▸ **Your objective**
Extract the stretch of the AI megatrends article from "There is a question" through "and nothing more.", copying it word for word.

AI Megatrend 4: AI and The Great Fragmentation

There is a question worth sitting with before we get into this one. On Make.com, an automation platform, there are 362 CRM integrations. On Zapier, too, over 1,800 app integrations are categorised as “CRM”. If you think about that for a moment, you could be forgiven for asking: Do we really need over 362 CRM systems?

Probably not. But we got there for a reason.

It’s Already Started

Every one of those CRM variants exists because a genuine business need created it. B2B versus B2C sales workflows are fundamentally different animals as an example. Healthcare has HIPAA. Some businesses want an end-to-end funnel baked in, which is why HubSpot built what it built. Others want a clean, simple contact layer for direct sales and nothing more.

Diagram showing ill-fitting off-the-rack software suit contrasted with perfectly tailored bespoke technology solution.

The survey and form tool market tells the same story. Typeform exists because how you ask a question and the user experience affects completion rates. Jotform exists because some businesses just need a functional form without the UX overhead. Each one is, essentially, a different philosophy for the same task, capturing information from someone, packaged as a product.

So we did not fragment because of market chaos. We got it because every business has nuance, and being genuinely good at customer acquisition is a competitive advantage. The tools followed either a real or perceived need.

But, and this is interesting, even with 362 CRM options, business is still compromising. For many SME’s the CRM is essentially the “operating system” a lot of things run on top of it. And right now, you are building your operation on someone else’s architecture, shaped by someone else’s assumptions about how a business like yours should work.

If the need for differentiation is strong enough to generate 362 products, why stop there? Why would the answer be “choose the least-bad fit” rather than “have the exact fit”?

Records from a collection
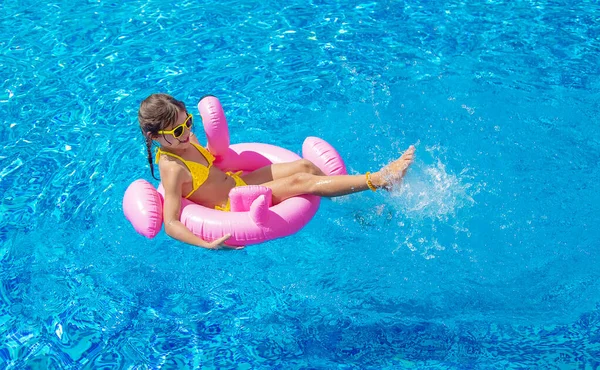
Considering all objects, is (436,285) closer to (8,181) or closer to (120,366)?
(120,366)

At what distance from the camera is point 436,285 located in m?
5.14

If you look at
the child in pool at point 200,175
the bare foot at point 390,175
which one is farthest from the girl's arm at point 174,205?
the bare foot at point 390,175

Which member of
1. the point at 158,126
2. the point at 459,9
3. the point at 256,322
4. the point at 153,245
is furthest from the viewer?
the point at 459,9

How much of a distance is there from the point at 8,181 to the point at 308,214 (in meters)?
3.01

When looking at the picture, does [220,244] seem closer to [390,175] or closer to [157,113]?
[157,113]

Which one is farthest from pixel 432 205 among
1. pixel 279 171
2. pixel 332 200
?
pixel 279 171

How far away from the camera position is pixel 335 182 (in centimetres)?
497

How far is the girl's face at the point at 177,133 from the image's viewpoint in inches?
187

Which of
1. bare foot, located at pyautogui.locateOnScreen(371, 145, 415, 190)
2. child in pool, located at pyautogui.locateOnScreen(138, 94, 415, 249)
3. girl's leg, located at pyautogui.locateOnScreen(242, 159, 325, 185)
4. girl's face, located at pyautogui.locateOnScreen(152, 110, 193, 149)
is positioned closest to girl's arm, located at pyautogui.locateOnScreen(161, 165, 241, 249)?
child in pool, located at pyautogui.locateOnScreen(138, 94, 415, 249)

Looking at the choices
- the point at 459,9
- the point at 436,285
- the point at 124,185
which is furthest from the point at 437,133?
the point at 124,185

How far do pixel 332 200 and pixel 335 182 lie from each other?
0.90 meters

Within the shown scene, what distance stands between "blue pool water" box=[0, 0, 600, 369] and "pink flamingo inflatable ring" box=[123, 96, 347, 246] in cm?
62

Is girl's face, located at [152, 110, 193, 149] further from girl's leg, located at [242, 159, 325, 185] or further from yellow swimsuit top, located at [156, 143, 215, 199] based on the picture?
girl's leg, located at [242, 159, 325, 185]

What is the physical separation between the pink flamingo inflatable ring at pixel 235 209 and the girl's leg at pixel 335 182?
8 cm
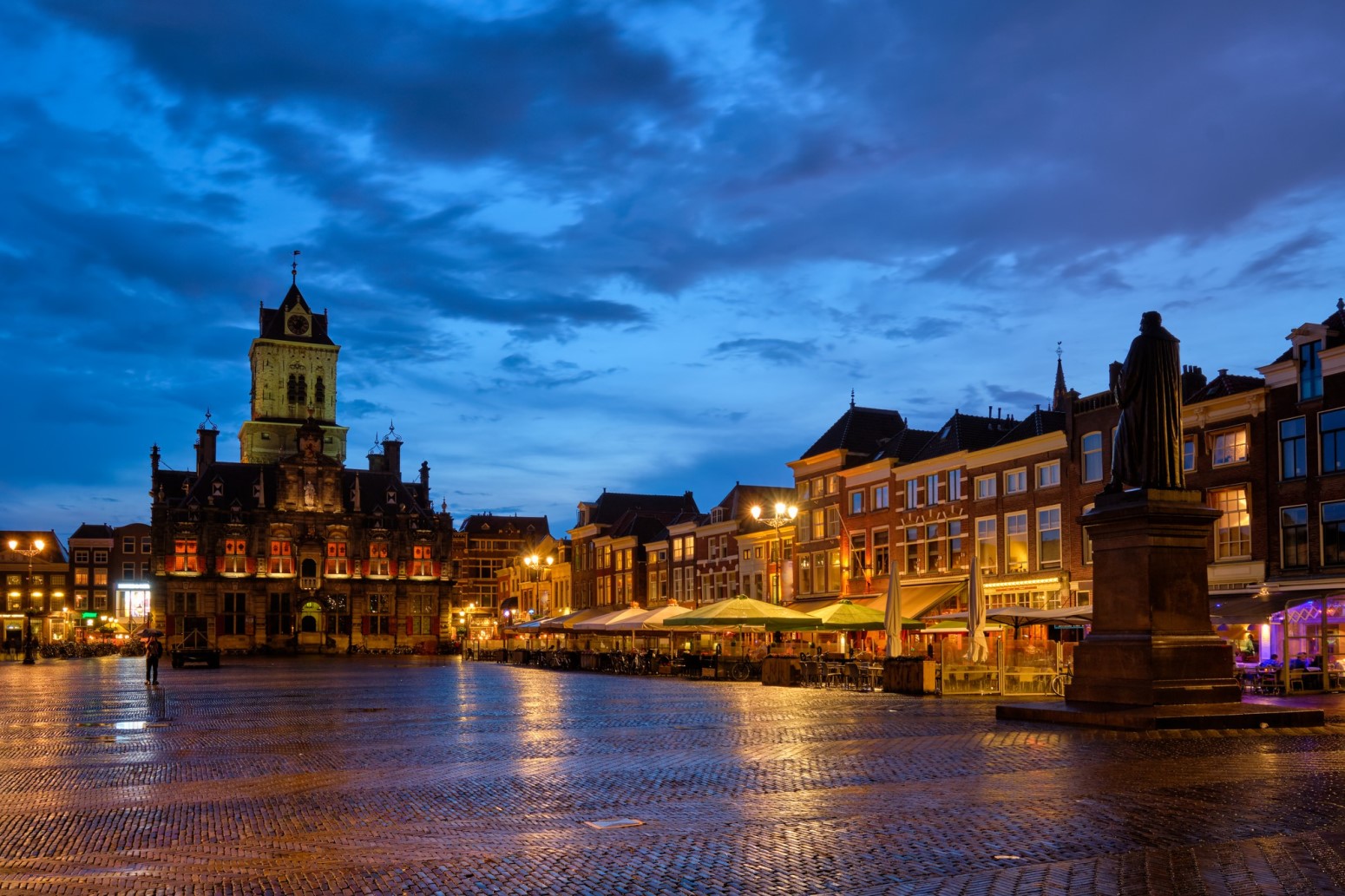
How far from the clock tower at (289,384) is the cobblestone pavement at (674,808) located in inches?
4007

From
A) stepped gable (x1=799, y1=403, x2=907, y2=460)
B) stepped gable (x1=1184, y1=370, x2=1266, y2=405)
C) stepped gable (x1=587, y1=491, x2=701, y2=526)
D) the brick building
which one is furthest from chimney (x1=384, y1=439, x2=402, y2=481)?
stepped gable (x1=1184, y1=370, x2=1266, y2=405)

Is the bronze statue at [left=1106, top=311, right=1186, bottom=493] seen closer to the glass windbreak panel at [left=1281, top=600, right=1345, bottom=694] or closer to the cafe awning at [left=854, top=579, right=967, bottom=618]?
the glass windbreak panel at [left=1281, top=600, right=1345, bottom=694]

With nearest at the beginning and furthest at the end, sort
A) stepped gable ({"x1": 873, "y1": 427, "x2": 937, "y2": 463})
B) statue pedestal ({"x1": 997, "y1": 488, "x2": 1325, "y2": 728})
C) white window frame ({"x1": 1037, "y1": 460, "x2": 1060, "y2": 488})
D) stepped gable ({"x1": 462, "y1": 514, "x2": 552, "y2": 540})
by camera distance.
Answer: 1. statue pedestal ({"x1": 997, "y1": 488, "x2": 1325, "y2": 728})
2. white window frame ({"x1": 1037, "y1": 460, "x2": 1060, "y2": 488})
3. stepped gable ({"x1": 873, "y1": 427, "x2": 937, "y2": 463})
4. stepped gable ({"x1": 462, "y1": 514, "x2": 552, "y2": 540})

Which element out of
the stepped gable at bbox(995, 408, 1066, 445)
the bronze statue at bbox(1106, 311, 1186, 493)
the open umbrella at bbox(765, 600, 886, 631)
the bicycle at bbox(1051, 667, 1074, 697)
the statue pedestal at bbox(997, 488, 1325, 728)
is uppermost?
the stepped gable at bbox(995, 408, 1066, 445)

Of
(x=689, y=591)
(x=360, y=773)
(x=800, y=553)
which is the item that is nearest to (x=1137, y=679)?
(x=360, y=773)

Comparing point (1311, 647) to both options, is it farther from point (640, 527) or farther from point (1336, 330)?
point (640, 527)

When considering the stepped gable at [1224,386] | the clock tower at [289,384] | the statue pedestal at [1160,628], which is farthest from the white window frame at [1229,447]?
the clock tower at [289,384]

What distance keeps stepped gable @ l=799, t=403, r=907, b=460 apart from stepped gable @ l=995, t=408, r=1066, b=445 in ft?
34.4

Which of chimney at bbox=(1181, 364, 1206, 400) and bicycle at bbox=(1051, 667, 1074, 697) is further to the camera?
chimney at bbox=(1181, 364, 1206, 400)

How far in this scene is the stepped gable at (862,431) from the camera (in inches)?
2265

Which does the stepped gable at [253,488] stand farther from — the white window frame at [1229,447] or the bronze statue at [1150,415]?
the bronze statue at [1150,415]

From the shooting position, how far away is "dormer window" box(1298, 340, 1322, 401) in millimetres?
34719

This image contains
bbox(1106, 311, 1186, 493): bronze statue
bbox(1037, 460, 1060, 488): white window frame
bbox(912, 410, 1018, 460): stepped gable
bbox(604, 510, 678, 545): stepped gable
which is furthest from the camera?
bbox(604, 510, 678, 545): stepped gable

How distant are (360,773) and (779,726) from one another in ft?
25.6
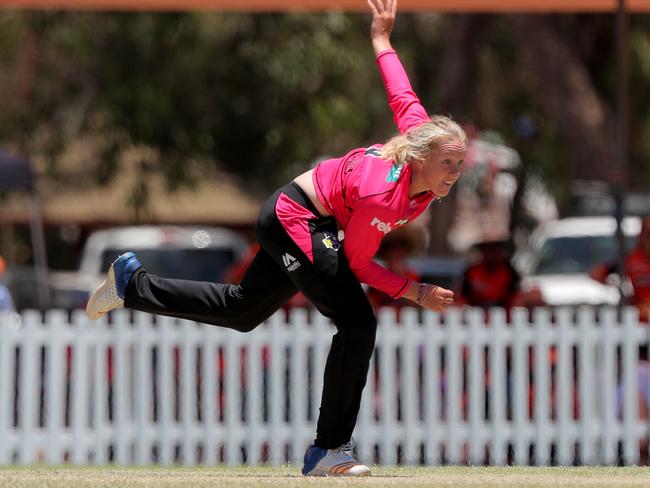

▸ **Exercise result**
There is a question worth sitting with before we get into this one. On Make.com, an automation platform, there are 362 CRM integrations. On Zapier, too, over 1,800 app integrations are categorised as “CRM”. If you think about that for a moment, you could be forgiven for asking: Do we really need over 362 CRM systems?

Probably not. But we got there for a reason.

It’s Already Started

Every one of those CRM variants exists because a genuine business need created it. B2B versus B2C sales workflows are fundamentally different animals as an example. Healthcare has HIPAA. Some businesses want an end-to-end funnel baked in, which is why HubSpot built what it built. Others want a clean, simple contact layer for direct sales and nothing more.